A seven goal massacre at Reading, against a side who had only scored three times in their previous five Championship games and who didn’t hit the net in the match after, is bad enough. But the latest opponents are 11 points better off in the table than the Royals and have only suffered one league defeat since the start of November, and that against leaders, Leicester City.
Then there’s the small matter of history. Before Reading, who were the last team to score seven goals against Bolton? Queens Park Rangers of course, in 1982 with the benefit of a plastic pitch that only they knew how to play on.

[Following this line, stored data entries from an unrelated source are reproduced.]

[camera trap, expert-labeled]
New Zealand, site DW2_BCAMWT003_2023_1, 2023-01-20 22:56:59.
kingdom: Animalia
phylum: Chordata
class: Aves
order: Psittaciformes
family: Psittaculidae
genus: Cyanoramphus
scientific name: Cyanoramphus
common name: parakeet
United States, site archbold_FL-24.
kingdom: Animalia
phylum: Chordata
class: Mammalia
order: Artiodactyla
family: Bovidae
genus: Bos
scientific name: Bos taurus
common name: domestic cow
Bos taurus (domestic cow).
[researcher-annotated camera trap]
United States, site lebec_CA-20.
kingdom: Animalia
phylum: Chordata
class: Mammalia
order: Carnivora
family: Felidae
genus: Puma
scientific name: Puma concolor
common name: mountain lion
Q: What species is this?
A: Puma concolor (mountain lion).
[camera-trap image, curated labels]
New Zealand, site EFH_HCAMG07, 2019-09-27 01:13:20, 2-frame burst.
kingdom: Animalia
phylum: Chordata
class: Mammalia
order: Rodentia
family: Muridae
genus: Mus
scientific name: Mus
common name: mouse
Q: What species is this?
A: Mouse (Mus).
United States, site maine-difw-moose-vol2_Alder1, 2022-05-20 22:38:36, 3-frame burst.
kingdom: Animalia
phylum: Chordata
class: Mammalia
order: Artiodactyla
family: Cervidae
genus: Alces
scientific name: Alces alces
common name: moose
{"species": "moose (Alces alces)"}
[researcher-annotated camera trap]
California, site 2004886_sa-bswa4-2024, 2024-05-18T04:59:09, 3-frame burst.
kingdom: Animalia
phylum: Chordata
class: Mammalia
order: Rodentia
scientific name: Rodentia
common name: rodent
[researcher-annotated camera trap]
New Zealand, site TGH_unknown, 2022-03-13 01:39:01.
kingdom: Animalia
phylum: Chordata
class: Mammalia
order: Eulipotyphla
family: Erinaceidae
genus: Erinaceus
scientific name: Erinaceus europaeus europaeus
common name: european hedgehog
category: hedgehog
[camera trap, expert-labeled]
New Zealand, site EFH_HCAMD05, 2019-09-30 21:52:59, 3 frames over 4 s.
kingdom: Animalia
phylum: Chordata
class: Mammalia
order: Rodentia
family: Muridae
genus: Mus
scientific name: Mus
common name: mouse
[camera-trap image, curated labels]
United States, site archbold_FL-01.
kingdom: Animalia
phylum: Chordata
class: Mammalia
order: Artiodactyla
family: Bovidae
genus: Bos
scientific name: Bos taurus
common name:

This season has been grim for the Whites, comprising a mere a handful of wins, none of them against clubs higher than fifteenth in the table, and a series of feeble capitulations when faced with adversaries who were even mildly competent.
There’s a reason for this. Due to a dressing room prank involving coat hangers and superglue, manager Dougie ‘Record Breaker’ Freedman, has spent an entire managerial career with his arms outstretched. This means he can’t give proper hand signals to the players, and deputy Lenny Lawrence is too decrepit to take over that task. Shaking hands with Freedman is difficult as well, unless you walk along side him.
Despite this, Dithering Dougie has the safest job in football. Results don’t matter and neither do performances. He’d have to be caught rimming one of the ball boys before dismissal was even considered, and even that deed would probably be filed under ‘youth development.’
Spirits amongst the Reebok faithful have been lifted slightly, with the exit of Owen Coyle’s biggest mistake, the Gallic shrug in a football shirt that is David N’Gog. The Frenchman joined Swansea yesterday for an undisclosed fee, or to put it another way, next to bugger all. On the down side, that leaves Craig Donkey-Davies, a big lad who kicks like a girl, as the only recognised striker.
By contrast QPR, are rumbling along quite nicely. Given the money spent on wages and transfer fees, one might argue that they should be running away with the title, but the BBC’s local outfit has only lost four times in the league and acquired a habit of grinding out results whilst not playing that well.
Football’s a funny game, as anyone who has made a prediction that turned out to be wildly inaccurate will tell you. Perhaps Harry Redknapp’s men, realising that they’re up against a bunch of duffers, have spent the weekend on an extended bender, and will turn up at Loftus Road, half an hour before the game, still pissed and smelling of wee and wags perfume. But unless that happens it’s difficult to see beyond a convincing home victory.